2. a stronger chinese currency will help transition china from "developing" to developed economic status on the world stage.
3. if the dollar gets weaker...a distinct possibility...china's inflation problem worsens. how much weakness is too much and how much inflation will china tolerate before it has to act? we don't know.
4. the crux of your argument...that the u.s. consumer would no longer be a lucerative market for chinese goods if they were to float their currency...is specious. the u.s. consumer is already on his back and it is likely to get worse. our disposable personal income is under severe pressure and it is likely to get worse. many countries will feel these effects whether their currencies are linked to the u.s.dollar or not. my view: look for a worldwide recession caused in part by a collapsing u.s. currency, higher oil/commodity prices and an overleveraged consumer and financial system. the u.s. economy is structurally flawed and there is no fix that will ease the pain of correcting its imbalances.

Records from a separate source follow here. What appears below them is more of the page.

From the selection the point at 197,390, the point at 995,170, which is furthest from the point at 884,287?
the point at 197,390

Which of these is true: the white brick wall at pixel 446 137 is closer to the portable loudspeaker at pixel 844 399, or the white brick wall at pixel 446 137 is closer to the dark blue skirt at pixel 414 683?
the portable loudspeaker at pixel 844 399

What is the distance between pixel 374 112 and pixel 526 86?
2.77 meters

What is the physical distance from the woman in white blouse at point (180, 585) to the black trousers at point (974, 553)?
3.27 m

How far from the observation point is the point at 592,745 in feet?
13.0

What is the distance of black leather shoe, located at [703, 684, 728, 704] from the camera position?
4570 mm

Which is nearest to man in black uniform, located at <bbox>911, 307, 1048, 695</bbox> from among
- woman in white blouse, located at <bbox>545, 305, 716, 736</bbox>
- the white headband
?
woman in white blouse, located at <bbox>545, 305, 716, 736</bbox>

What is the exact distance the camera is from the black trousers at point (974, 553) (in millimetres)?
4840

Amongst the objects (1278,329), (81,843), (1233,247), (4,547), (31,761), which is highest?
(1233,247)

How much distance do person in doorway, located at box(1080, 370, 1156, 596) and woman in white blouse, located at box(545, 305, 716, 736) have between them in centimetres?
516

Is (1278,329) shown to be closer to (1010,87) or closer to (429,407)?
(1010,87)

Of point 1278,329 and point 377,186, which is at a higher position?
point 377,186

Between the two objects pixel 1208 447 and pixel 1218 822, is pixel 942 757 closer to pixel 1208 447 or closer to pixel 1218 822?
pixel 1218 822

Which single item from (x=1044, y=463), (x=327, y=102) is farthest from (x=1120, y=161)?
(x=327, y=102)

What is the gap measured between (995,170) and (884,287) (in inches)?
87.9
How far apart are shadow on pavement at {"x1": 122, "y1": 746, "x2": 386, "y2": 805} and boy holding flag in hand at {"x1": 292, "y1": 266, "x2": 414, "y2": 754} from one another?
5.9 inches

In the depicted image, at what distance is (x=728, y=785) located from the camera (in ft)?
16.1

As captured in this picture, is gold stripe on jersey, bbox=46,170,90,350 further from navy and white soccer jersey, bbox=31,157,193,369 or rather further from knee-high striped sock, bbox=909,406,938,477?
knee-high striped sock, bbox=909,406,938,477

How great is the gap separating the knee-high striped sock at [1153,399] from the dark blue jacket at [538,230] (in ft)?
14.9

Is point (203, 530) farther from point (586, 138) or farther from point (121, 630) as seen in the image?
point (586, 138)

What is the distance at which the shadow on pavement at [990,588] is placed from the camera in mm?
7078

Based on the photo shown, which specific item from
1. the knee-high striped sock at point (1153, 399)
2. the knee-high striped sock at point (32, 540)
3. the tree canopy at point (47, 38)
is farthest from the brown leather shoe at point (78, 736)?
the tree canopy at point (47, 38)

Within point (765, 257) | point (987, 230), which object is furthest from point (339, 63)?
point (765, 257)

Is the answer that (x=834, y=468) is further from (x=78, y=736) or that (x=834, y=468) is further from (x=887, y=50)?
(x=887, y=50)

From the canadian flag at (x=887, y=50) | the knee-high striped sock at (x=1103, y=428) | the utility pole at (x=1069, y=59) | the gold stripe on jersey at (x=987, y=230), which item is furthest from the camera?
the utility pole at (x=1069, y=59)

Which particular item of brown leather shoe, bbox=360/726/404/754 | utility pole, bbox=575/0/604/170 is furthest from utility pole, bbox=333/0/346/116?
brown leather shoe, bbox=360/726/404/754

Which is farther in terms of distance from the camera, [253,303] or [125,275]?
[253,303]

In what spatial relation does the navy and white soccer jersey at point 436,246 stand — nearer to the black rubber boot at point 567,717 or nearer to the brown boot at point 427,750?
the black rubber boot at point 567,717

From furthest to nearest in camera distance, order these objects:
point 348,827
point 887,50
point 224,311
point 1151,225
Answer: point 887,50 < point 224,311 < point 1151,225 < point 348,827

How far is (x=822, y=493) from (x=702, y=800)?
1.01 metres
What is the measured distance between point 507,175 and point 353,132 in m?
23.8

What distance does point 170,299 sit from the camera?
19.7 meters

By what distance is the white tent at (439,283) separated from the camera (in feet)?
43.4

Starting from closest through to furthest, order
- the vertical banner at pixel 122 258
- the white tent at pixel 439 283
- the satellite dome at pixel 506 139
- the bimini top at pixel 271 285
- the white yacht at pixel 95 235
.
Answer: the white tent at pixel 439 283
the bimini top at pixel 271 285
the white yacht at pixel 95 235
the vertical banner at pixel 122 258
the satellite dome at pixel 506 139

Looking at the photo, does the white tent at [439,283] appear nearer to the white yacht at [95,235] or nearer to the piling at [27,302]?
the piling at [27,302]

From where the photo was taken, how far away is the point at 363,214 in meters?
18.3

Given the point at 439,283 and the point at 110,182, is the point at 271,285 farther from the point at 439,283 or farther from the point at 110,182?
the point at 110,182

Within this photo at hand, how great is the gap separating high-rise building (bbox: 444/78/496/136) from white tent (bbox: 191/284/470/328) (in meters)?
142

for the moment the world is stuck with the u.s. dollar as the reserve currency and that is unlikely to change any time soon. it might not change at all if the u.s. can slowly start to address and solve its structural problems. but if we can't...or don't...look for these changes to be forced on us by our creditors.
Yeah, I believe other nations are now waging economic war. Nations are opportunists. They must not realize how childish our leadership is, because our current leadership would consider invasions and confiscations of oil fields as justified- oooops, we aleady did that in Iraq... Perhaps they are just not sure how our spoiled children in Washington will act next...
The time to become energy independant of course is now, but we'll no doubt wait for the next batch of mental dwarves in Washington and then get half of what is needed. Meanwhile, the transfer of wealth to new global economic anchors such as Russia and the ME are right around the corner. We know they'll treat us just swell, don't we?